*Task data*
--- start ---
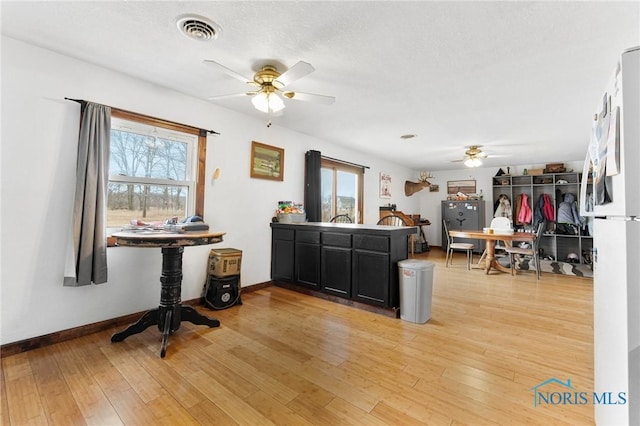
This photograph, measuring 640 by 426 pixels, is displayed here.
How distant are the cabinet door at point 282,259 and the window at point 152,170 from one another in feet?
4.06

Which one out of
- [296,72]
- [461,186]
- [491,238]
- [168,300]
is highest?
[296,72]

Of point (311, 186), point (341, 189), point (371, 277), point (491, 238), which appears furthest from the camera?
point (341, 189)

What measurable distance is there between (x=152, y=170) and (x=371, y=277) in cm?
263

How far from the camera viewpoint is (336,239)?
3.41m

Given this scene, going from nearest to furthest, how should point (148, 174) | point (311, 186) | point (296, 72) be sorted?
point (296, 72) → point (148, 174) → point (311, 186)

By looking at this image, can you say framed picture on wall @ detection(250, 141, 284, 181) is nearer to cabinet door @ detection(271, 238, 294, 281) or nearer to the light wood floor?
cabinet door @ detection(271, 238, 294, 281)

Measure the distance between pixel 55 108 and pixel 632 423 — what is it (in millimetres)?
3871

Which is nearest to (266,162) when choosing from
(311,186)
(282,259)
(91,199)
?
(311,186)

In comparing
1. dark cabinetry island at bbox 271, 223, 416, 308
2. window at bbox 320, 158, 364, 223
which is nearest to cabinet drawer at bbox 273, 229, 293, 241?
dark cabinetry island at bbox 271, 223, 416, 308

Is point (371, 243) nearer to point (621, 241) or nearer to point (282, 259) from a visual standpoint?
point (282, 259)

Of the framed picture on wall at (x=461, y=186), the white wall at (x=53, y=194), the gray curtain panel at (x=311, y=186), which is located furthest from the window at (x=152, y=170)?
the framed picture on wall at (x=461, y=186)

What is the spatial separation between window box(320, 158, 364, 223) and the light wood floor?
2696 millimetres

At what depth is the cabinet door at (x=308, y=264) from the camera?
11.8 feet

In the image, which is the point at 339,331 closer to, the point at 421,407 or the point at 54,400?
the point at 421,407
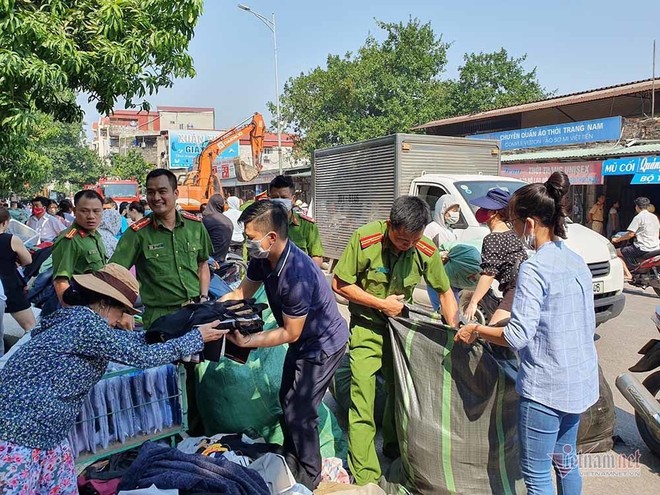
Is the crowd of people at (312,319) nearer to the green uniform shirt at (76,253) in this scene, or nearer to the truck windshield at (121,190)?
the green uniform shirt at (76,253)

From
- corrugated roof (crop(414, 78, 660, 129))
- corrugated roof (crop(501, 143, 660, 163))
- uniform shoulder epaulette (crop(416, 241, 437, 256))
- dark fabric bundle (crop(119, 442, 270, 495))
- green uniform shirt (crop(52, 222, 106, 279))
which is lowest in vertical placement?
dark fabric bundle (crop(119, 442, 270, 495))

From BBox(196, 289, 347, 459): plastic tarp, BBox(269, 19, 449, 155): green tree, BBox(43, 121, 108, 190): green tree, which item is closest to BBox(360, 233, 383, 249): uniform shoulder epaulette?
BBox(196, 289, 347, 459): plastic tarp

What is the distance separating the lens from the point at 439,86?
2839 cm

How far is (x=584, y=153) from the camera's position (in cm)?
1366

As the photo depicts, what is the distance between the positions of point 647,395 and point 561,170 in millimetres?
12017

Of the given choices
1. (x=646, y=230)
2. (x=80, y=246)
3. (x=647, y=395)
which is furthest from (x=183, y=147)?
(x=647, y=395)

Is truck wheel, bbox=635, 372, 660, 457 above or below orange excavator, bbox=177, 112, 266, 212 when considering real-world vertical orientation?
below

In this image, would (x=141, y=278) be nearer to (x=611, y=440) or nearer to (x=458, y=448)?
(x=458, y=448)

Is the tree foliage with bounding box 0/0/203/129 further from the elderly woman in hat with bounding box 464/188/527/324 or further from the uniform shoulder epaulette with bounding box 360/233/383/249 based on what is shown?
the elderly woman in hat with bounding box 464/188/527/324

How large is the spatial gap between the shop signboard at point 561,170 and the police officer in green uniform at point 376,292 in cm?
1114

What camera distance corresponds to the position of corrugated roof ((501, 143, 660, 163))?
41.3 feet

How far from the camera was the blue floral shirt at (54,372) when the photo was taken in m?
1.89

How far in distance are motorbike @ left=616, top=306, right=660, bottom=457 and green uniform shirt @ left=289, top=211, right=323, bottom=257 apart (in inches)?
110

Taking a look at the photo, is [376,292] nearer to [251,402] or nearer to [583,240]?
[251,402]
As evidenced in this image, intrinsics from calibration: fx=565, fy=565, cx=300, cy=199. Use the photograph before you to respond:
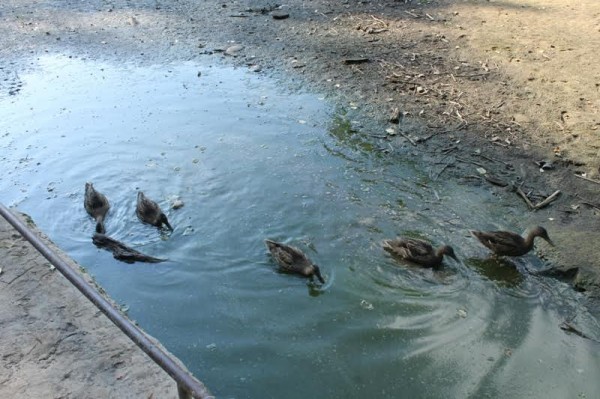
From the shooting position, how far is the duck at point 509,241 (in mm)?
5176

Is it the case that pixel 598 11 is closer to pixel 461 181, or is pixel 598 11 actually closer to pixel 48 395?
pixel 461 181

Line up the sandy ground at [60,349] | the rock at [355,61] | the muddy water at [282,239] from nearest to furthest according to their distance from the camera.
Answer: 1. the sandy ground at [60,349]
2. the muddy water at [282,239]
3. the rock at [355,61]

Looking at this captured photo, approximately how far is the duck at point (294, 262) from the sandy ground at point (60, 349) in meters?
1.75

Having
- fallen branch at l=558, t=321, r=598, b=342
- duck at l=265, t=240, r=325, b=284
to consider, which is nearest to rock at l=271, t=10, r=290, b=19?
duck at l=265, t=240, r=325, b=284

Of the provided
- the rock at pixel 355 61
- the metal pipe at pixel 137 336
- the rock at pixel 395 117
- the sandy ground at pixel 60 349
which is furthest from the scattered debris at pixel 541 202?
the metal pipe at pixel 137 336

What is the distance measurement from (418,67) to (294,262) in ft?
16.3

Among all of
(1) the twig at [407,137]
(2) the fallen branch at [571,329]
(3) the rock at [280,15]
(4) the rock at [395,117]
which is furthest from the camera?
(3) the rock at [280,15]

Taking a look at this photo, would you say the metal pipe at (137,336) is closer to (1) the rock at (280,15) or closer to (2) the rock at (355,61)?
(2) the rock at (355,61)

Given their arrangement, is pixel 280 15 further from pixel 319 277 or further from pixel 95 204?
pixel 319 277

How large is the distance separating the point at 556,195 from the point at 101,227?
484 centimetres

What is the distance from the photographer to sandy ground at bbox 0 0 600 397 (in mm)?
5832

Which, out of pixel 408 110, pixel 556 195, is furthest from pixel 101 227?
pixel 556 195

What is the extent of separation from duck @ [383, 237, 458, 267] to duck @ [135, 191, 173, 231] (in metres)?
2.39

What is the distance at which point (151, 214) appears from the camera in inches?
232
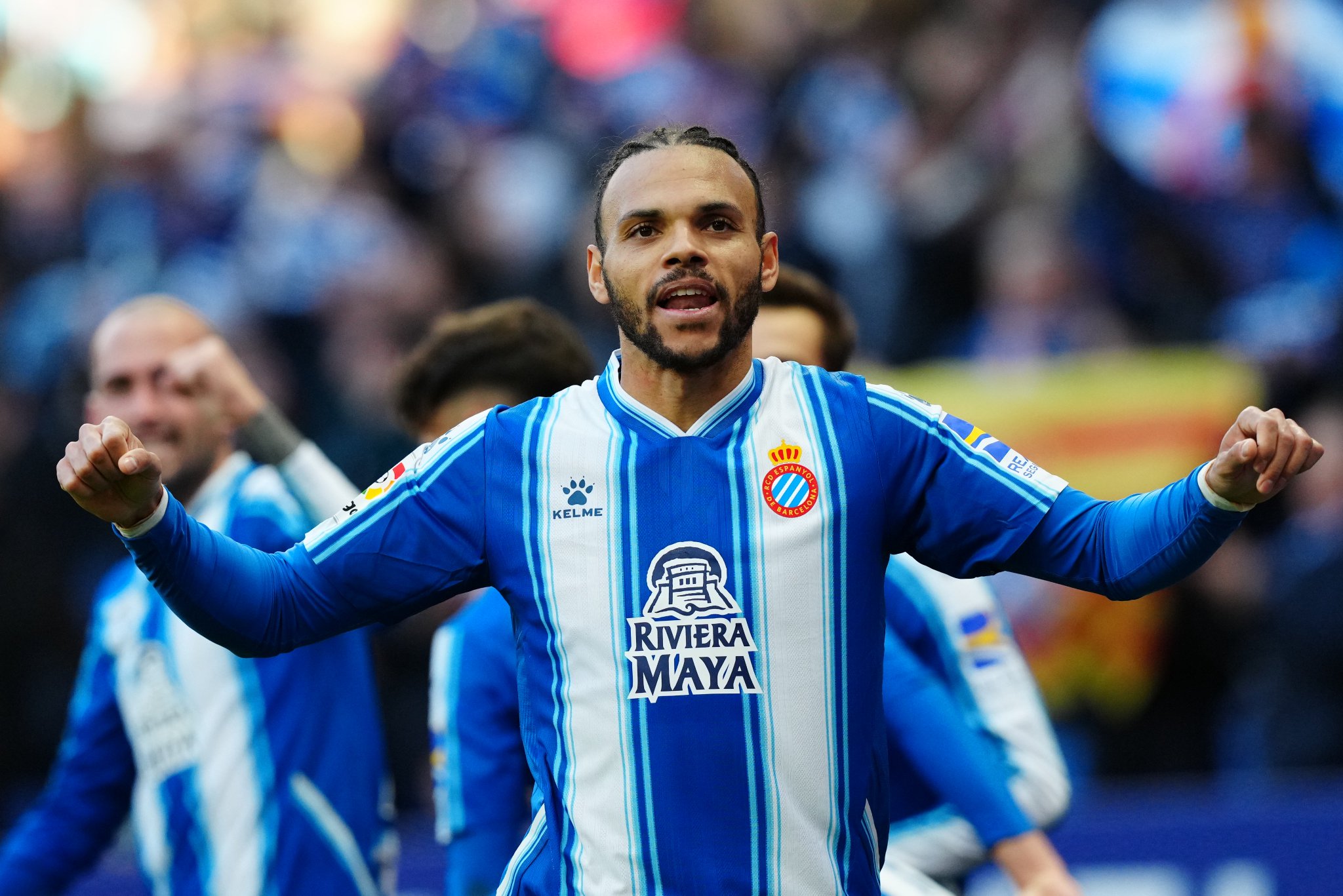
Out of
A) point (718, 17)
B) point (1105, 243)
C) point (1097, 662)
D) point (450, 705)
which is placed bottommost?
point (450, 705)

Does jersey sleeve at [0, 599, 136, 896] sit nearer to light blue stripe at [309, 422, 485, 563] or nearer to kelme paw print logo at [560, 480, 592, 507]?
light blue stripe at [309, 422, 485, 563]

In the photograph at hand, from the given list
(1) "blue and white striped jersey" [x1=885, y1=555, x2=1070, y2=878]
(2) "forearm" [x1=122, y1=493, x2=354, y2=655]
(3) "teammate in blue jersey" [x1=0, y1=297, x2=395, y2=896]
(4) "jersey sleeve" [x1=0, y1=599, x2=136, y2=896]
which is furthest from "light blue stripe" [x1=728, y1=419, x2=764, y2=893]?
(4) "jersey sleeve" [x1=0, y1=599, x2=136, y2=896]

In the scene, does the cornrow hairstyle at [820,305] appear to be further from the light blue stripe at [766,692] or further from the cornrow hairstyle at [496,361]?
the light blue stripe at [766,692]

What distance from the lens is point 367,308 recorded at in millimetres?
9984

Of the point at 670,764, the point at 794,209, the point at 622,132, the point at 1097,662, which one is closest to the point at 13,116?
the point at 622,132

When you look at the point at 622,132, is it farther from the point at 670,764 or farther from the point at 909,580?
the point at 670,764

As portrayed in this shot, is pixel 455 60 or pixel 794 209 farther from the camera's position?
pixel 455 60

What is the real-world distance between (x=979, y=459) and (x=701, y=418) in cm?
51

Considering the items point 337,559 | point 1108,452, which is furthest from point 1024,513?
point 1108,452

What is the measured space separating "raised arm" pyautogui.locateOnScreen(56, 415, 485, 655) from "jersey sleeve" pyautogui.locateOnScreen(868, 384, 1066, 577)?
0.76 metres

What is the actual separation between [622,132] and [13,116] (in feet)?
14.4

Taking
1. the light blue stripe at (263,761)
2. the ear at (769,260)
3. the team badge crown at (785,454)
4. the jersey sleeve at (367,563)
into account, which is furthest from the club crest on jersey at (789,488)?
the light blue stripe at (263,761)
--- end ---
*The task*
Identify every line in the items above that contains the string "with" and copy each such line. Matching is case-sensitive.

*Output*
Is the tree foliage with bounding box 0/0/203/129 further from the elderly woman in hat with bounding box 464/188/527/324 or further from the uniform shoulder epaulette with bounding box 360/233/383/249 based on what is shown?
the elderly woman in hat with bounding box 464/188/527/324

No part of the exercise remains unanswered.